EXERCÍCIO ESCRITO 1: No trecho sobre o Manifesto Comunista, reescreva em forma de lista o parágrafo que começa com "Assim, a condição operária", mantendo os fatos principais.
EXERCÍCIO ESCRITO 2: Resuma em duas frases o trecho sobre o Manifesto Comunista.
EXERCÍCIO ESCRITO 3: Segundo o trecho sobre o Manifesto Comunista, quem comparou os operários fabris a "escravos brancos"?

TRECHO SELECIONADO:
/---

Fonte: Núcleo de Estudos de Ideologias e Lutas Sociais
Tradução: Margot Soria Saravia, Vania Manfroi e Flávio de Almeida
Transcrição e HTML: Fernando Araújo.
Direitos de Reprodução: licenciado sob uma Licença Creative Commons.
Relendo o Manifesto Comunista a cento cinquenta anos de sua publicação, procuramos nos interrogar sobre as novidades teóricas e políticas fundamentais apresentadas pelo texto de Marx e Engels. Estas novidades não residem na tomada de consciência da não naturalidade do conflito social entre proletariado e burguesia, nem na afirmação de que este conflito foi precedido historicamente pela luta de classes entre escravos e senhores e entre servos da gleba e proprietários feudais. Alguns anos antes, Tocqueville havia sintetizado a situação de Inglaterra nesses termos: “aqui, o escravo, lá o patrão; aqui, a riqueza de alguns; lá, a miséria da maioria”. Em seguida, o liberal francês chegou a advertir para o perigo das “guerras servis”.
Assim, a condição operária se encontra comparada à escravidão. Antes de Marx e Engels, esta comparação era feita, de maneira consciente, pelos pensadores liberais. Locke não teve nenhum problema para constatar que a maior parte da humanidade havia sido “transformada em escrava” pelas condições objetivas de vida e de trabalho. Mandeville não tinha nenhuma dúvida de que a “parte mais pobre e mais desprovida da nação” estava destinada para sempre a executar um “trabalho sujo e semelhante ao de um escravo”. E foram os próprios discípulos de Cobden e de Bright que compararam os operários fabris a “escravos brancos”. Neste caso, era absurdo — concluiu Benjamin Constant — conceder direitos políticos ao trabalhador assalariado: ele está privado da “renda necessária para não viver na total dependência da vontade de outro”; “os proprietários são os senhores da existência do trabalhador assalariado, porque podem recusar o trabalho deste”.
Porém, nada disso perturba a boa consciência da burguesia liberal. Afinal — argumentavam eles — as relações de produção e as condições materiais de vida remetem a uma esfera extra (e pré)-política (tese que, em nossos dias, foi radicalizada por Hannah Arendt). Totalmente distinto é o pensamento de Marx, que, já em seus escritos de juventude, se permite uma observação irônica: aos olhos da sociedade e da teoria política burguesas, as relações sociais “só possuem uma significação privada e nenhuma significação política”; em sua forma mais desenvolvida, o Estado burguês se contenta em “fechar os olhos e declarar que certas oposições reais não possuem caráter político, que elas não o incomodam”.

\---

[Perguntas sobre a geometria da cena]
/---

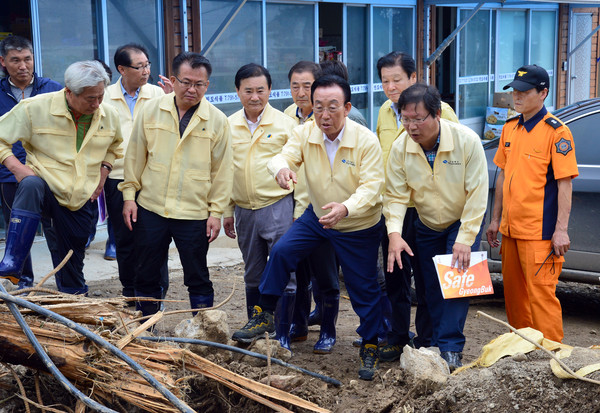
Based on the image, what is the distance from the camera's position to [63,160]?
4.90m

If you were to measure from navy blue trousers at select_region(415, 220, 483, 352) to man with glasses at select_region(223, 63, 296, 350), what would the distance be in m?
0.92

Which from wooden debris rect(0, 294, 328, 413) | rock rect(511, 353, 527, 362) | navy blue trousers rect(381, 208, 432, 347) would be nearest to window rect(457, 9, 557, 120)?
navy blue trousers rect(381, 208, 432, 347)

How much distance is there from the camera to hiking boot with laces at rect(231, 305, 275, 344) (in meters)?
4.52

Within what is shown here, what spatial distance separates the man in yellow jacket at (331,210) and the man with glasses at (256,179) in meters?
0.42

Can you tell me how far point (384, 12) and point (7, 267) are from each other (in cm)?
942

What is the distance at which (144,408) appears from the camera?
329 centimetres

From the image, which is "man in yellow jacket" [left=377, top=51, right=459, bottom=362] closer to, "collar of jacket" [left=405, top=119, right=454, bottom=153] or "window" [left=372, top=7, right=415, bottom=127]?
"collar of jacket" [left=405, top=119, right=454, bottom=153]

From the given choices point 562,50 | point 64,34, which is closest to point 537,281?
point 64,34

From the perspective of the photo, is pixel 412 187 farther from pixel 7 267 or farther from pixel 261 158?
pixel 7 267

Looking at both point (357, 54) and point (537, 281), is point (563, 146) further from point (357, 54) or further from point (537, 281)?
point (357, 54)

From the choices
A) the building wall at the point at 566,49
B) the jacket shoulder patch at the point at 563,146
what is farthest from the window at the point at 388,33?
the jacket shoulder patch at the point at 563,146

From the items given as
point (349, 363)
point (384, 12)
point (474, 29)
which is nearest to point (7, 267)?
point (349, 363)

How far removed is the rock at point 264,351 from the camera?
14.3 ft

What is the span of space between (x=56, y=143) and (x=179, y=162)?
2.57ft
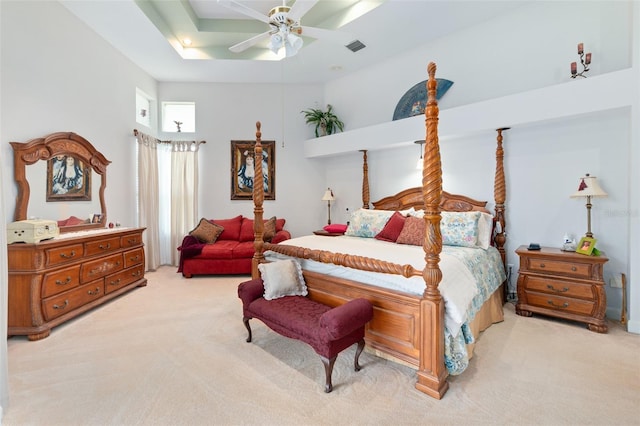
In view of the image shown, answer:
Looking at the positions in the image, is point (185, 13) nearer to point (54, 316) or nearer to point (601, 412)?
point (54, 316)

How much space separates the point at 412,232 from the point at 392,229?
331mm

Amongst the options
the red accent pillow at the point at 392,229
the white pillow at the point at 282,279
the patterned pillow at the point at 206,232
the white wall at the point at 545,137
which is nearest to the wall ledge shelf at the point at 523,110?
the white wall at the point at 545,137

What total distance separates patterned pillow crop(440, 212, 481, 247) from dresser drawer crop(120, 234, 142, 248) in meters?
4.32

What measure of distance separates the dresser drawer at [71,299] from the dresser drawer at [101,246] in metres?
0.37

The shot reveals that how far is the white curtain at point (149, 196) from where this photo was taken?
5.23m

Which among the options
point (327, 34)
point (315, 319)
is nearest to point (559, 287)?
point (315, 319)

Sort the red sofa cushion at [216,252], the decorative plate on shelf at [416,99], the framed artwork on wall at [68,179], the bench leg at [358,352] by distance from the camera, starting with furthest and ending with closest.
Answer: the red sofa cushion at [216,252] < the decorative plate on shelf at [416,99] < the framed artwork on wall at [68,179] < the bench leg at [358,352]

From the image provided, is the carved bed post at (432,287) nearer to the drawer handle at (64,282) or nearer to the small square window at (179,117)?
the drawer handle at (64,282)

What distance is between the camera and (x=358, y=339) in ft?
7.63

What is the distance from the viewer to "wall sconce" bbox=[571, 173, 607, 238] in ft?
9.79

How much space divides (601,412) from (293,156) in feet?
17.9

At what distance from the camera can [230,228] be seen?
18.8ft

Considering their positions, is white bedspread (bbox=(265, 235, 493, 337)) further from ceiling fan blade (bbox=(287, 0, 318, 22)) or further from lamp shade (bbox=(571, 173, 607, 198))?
ceiling fan blade (bbox=(287, 0, 318, 22))

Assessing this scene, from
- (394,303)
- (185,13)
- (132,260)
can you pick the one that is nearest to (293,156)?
(185,13)
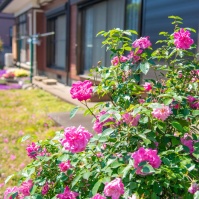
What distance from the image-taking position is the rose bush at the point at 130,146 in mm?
1805

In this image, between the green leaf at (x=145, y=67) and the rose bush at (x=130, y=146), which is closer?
the rose bush at (x=130, y=146)

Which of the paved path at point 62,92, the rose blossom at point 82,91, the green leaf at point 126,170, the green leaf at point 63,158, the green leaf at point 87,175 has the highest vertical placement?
the rose blossom at point 82,91

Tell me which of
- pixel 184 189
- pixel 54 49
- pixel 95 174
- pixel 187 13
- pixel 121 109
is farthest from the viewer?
pixel 54 49

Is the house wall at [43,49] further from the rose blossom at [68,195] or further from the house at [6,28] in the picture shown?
the house at [6,28]

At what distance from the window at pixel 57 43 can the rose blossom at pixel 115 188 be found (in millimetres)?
11382

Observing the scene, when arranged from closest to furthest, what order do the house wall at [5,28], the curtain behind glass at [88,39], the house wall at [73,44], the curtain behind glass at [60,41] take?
the curtain behind glass at [88,39], the house wall at [73,44], the curtain behind glass at [60,41], the house wall at [5,28]

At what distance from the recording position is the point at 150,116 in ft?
6.52

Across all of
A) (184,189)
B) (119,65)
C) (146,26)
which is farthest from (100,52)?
(184,189)

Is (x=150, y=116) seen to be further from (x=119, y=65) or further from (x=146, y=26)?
(x=146, y=26)

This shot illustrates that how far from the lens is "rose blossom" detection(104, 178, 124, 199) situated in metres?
1.73

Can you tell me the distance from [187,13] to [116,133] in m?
4.20

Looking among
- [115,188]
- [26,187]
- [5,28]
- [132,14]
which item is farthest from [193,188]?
[5,28]

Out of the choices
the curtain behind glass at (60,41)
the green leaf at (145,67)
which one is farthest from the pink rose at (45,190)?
the curtain behind glass at (60,41)

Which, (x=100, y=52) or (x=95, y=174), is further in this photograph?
(x=100, y=52)
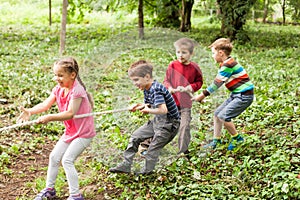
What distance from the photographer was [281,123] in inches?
244

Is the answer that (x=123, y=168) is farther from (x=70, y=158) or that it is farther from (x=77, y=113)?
(x=77, y=113)

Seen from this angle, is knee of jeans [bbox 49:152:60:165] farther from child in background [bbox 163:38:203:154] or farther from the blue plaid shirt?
child in background [bbox 163:38:203:154]

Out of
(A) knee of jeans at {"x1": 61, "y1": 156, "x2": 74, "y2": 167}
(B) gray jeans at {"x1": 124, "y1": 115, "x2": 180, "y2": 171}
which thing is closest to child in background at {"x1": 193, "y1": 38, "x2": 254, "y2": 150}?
(B) gray jeans at {"x1": 124, "y1": 115, "x2": 180, "y2": 171}

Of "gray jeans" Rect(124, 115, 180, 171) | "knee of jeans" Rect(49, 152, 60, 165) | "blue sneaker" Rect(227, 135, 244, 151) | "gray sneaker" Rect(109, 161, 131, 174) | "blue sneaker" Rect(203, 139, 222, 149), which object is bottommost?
"gray sneaker" Rect(109, 161, 131, 174)

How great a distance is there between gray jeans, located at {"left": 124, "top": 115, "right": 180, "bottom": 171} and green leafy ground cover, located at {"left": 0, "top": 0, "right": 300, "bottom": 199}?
0.24 meters

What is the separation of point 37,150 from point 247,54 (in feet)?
25.1

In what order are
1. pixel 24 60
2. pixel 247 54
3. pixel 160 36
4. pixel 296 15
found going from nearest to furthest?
pixel 160 36, pixel 24 60, pixel 247 54, pixel 296 15

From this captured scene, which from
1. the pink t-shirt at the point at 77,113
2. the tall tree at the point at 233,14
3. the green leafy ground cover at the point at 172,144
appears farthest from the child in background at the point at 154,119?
the tall tree at the point at 233,14

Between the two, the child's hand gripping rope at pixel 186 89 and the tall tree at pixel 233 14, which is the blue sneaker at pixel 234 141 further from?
the tall tree at pixel 233 14

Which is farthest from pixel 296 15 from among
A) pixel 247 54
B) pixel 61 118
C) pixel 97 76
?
pixel 61 118

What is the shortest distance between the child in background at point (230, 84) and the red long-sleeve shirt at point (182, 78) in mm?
193

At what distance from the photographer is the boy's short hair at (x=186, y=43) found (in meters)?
4.90

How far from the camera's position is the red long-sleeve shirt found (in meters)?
5.06

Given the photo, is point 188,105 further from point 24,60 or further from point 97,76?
point 24,60
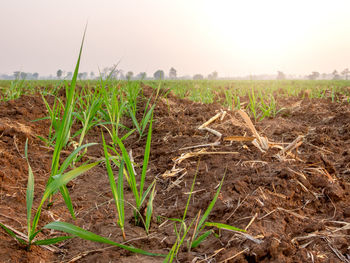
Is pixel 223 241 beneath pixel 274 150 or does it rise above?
beneath

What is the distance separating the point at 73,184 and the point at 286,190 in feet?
4.08

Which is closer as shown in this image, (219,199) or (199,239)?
(199,239)

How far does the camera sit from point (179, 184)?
6.16 ft

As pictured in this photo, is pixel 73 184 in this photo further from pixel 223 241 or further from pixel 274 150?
pixel 274 150

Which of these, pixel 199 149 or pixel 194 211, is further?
pixel 199 149

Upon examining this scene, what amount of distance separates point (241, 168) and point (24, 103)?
281cm

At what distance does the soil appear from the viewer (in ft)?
3.79

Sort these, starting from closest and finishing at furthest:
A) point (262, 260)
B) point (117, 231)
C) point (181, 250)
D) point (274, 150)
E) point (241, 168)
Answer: point (262, 260) → point (181, 250) → point (117, 231) → point (241, 168) → point (274, 150)

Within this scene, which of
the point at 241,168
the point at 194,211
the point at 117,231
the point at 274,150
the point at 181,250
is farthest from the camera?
the point at 274,150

\---

RESPOSTA ESCRITA 1:
- Antes de Marx e Engels, pensadores liberais já comparavam de propósito a condição operária à escravidão.
- Locke constatou que a maior parte da humanidade tinha sido "transformada em escrava" pelas condições de vida e de trabalho.
- Mandeville acreditava que a parte mais pobre da nação estava destinada para sempre a um trabalho "sujo e semelhante ao de um escravo".
- Discípulos de Cobden e de Bright compararam os operários fabris a "escravos brancos".
- Benjamin Constant concluiu que era absurdo dar direitos políticos ao trabalhador assalariado, porque ele vivia na dependência da vontade de outro e os proprietários podiam recusar o trabalho dele.

RESPOSTA ESCRITA 2: A novidade do Manifesto Comunista não está em ver como não natural o conflito entre proletariado e burguesia, pois pensadores liberais como Tocqueville, Locke, Mandeville e Constant já comparavam a condição operária à escravidão. Mesmo assim, a burguesia liberal tratava as relações de produção como uma esfera fora da política, enquanto Marx ironizava o Estado burguês por declarar que certas oposições reais não têm caráter político.

RESPOSTA ESCRITA 3: Os próprios discípulos de Cobden e de Bright.